[START OF Exercise inputs]
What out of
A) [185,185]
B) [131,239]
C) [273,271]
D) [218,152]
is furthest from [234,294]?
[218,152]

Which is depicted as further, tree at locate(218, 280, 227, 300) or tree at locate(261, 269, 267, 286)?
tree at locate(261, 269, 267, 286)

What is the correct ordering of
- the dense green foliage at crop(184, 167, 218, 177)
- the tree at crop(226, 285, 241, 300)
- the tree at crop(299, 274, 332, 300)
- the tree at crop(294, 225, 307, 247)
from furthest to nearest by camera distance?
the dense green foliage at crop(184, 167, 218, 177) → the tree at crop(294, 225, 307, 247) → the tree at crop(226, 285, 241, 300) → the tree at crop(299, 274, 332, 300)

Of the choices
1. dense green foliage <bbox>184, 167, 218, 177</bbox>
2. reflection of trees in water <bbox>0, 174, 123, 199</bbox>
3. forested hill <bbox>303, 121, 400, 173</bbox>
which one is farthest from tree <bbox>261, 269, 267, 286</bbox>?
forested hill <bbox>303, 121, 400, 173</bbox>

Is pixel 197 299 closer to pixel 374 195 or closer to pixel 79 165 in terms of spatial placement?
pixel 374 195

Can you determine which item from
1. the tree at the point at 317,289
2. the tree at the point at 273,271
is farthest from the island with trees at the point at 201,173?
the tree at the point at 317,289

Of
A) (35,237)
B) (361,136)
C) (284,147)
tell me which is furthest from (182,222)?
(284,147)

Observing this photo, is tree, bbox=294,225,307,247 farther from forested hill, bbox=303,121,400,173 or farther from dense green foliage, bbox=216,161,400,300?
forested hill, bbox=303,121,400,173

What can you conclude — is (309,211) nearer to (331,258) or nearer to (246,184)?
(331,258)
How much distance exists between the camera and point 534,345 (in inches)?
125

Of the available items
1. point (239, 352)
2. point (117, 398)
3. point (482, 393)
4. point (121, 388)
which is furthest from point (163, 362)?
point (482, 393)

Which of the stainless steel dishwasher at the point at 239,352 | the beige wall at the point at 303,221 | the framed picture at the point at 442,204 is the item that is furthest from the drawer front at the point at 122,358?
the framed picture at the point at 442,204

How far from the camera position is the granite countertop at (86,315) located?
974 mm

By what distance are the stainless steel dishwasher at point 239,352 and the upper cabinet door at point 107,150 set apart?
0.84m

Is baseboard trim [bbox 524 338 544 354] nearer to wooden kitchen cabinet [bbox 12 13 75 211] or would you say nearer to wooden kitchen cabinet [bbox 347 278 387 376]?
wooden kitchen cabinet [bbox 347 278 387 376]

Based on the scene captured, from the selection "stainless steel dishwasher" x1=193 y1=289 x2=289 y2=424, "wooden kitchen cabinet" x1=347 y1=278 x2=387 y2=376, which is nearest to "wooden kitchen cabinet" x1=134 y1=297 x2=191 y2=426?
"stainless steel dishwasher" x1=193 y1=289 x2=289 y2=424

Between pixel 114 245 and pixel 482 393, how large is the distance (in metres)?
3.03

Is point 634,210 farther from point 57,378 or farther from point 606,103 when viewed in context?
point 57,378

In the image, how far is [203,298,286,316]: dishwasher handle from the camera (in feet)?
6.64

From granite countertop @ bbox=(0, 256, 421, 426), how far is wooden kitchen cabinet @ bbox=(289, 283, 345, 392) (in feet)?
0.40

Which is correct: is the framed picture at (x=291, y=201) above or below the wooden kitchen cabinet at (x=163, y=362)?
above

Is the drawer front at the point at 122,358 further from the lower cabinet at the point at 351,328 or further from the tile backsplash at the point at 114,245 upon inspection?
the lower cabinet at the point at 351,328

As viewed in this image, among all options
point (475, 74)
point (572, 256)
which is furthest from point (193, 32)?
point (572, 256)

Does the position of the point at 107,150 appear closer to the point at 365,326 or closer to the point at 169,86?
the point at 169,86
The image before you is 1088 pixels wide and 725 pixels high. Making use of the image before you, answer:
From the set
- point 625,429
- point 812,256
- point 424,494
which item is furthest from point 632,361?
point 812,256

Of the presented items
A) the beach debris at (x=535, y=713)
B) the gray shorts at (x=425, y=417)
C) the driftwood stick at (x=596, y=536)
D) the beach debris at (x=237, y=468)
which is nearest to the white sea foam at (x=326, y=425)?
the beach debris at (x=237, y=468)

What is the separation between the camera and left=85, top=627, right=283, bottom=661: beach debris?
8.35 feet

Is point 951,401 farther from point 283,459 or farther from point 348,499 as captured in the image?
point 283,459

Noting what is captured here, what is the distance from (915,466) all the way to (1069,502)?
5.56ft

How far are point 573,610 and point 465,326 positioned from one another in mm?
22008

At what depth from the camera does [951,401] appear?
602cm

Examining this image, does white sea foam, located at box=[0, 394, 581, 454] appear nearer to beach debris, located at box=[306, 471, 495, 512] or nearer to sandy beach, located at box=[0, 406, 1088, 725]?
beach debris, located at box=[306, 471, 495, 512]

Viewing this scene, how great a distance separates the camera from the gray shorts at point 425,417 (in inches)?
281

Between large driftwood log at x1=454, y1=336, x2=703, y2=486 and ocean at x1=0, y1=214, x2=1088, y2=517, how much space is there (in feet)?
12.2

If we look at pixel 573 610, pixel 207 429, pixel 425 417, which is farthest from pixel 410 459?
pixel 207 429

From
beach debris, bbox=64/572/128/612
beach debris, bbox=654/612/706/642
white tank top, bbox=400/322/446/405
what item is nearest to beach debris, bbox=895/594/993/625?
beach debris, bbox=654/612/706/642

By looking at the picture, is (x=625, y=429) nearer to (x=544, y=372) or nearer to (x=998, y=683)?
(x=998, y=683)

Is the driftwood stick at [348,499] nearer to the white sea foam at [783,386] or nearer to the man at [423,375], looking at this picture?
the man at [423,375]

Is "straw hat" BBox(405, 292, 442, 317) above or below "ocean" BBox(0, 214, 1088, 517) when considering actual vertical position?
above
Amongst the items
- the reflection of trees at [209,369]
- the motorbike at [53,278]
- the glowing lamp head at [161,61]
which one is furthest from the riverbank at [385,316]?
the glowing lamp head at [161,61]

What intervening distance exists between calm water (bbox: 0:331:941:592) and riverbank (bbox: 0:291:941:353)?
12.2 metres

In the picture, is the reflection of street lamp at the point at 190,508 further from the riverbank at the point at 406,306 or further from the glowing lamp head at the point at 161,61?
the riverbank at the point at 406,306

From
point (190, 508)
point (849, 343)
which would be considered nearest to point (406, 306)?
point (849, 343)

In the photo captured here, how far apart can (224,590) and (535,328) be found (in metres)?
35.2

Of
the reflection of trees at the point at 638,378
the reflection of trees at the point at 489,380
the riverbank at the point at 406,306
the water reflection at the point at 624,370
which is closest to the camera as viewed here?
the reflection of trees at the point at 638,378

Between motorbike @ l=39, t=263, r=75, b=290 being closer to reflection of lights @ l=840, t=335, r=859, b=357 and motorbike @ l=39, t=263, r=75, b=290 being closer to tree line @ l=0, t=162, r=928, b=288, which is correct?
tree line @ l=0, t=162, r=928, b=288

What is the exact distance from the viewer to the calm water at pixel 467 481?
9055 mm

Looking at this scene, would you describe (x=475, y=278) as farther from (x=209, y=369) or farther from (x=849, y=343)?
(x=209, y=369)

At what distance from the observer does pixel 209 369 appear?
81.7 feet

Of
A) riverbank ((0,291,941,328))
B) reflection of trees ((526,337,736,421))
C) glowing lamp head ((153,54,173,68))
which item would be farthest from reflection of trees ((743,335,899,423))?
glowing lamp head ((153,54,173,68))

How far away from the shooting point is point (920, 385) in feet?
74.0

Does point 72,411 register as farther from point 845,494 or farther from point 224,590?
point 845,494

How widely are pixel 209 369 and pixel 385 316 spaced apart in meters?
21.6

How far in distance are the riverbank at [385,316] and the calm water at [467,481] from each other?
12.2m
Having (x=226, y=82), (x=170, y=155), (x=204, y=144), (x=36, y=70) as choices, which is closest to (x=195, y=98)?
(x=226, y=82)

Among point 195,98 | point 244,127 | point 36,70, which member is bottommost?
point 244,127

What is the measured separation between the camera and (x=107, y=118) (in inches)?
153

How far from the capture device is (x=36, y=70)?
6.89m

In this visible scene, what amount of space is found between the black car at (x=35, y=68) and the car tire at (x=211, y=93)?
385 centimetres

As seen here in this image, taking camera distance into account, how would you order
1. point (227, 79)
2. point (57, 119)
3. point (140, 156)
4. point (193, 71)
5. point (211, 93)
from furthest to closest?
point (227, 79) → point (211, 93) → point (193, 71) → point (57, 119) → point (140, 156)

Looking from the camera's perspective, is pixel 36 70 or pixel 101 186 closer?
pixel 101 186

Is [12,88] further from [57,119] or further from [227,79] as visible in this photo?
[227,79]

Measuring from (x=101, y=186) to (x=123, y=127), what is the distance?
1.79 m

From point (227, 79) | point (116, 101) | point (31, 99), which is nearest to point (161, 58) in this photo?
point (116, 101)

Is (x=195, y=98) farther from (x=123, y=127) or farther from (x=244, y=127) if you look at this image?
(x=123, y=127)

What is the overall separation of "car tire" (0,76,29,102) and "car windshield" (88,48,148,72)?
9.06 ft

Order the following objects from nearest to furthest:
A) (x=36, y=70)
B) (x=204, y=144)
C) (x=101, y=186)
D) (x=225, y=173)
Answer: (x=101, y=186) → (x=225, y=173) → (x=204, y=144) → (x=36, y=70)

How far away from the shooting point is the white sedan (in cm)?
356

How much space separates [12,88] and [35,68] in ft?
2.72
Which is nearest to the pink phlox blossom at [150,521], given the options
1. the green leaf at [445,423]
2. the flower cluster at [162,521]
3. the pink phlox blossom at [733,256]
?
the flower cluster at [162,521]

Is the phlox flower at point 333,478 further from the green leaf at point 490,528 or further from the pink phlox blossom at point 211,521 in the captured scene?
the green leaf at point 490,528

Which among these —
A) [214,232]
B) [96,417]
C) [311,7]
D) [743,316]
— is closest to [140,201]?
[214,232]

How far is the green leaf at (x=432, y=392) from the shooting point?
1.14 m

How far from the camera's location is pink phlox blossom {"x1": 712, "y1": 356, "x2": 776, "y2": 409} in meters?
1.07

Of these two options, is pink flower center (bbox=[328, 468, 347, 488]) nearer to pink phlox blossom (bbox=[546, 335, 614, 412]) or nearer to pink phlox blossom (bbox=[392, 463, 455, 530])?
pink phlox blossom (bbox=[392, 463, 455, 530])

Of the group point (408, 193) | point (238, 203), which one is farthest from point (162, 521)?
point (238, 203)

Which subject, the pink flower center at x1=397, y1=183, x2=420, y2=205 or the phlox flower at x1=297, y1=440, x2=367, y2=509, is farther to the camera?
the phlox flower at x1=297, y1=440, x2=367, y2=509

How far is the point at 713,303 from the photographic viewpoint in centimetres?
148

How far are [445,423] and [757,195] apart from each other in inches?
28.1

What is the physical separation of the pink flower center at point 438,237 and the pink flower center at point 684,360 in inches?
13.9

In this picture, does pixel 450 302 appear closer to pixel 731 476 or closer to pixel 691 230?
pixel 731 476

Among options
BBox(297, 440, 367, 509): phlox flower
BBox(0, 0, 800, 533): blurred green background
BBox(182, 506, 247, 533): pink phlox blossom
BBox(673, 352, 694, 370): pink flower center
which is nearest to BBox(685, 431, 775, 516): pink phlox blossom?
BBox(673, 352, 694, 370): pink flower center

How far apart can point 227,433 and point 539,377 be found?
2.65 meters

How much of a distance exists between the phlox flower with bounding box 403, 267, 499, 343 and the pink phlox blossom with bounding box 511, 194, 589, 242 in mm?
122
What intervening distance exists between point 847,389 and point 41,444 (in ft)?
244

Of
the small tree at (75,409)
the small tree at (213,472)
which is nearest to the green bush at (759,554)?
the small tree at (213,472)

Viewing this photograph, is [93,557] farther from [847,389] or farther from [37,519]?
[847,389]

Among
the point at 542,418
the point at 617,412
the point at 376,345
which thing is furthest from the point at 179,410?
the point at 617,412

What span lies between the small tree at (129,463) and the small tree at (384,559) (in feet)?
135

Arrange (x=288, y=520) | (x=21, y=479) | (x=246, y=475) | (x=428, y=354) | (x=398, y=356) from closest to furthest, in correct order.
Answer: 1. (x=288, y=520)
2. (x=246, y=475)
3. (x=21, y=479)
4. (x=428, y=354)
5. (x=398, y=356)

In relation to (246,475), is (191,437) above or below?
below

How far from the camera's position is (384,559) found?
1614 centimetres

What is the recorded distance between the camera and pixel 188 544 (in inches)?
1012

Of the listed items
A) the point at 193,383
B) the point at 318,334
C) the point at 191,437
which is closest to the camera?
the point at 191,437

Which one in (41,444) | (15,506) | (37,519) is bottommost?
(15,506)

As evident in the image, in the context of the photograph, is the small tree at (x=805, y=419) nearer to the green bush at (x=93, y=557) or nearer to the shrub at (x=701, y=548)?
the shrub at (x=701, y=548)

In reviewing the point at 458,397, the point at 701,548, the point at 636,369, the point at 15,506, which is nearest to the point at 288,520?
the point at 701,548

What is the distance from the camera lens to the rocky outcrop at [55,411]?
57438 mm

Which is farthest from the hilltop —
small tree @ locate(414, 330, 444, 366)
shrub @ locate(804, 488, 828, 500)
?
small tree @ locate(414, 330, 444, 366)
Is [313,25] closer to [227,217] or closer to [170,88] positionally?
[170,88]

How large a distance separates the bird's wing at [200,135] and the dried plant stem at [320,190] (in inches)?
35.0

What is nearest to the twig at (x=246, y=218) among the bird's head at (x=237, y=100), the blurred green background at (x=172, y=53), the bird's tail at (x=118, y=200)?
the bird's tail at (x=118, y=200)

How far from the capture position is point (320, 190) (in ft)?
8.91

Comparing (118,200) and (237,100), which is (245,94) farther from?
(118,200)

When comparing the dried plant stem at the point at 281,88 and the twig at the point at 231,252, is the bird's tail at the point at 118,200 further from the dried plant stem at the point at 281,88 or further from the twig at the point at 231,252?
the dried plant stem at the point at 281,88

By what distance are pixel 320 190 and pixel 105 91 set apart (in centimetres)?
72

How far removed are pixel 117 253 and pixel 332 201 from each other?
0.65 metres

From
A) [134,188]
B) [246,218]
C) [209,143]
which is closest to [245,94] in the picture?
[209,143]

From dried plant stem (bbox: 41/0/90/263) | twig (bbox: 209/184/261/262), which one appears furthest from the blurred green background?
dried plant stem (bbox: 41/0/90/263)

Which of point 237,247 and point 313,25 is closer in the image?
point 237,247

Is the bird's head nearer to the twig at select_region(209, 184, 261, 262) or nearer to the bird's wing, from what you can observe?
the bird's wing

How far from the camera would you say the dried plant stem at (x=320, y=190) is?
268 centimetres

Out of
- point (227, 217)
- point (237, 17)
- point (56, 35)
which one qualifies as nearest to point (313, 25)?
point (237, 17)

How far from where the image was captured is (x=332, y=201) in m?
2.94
[END OF Exercise inputs]
== Problem description ==
Write out the lines above from the one containing "By what distance are pixel" through the last, exactly as they are.

== Response to the task ==
By what distance are pixel 320 190 and pixel 105 91 set apart (in centimetres)?
72

How far removed are pixel 117 253 and pixel 332 201 from each other?
0.65 metres

From
A) [134,188]
B) [246,218]
C) [209,143]
which is closest to [245,94] in the picture?
[209,143]

From dried plant stem (bbox: 41/0/90/263) | twig (bbox: 209/184/261/262), which one appears furthest from the blurred green background?
dried plant stem (bbox: 41/0/90/263)

Which of point 237,247 and point 313,25 is closer in the image?
point 237,247

Is the bird's head nearer to the twig at select_region(209, 184, 261, 262) or nearer to the bird's wing, from what you can observe?
the bird's wing

How far from the camera would you say the dried plant stem at (x=320, y=190) is?
268 centimetres

Out of
- point (227, 217)
- point (237, 17)
- point (56, 35)
which one qualifies as nearest to point (313, 25)?
point (237, 17)

How far from where the image was captured is (x=332, y=201) in m?
2.94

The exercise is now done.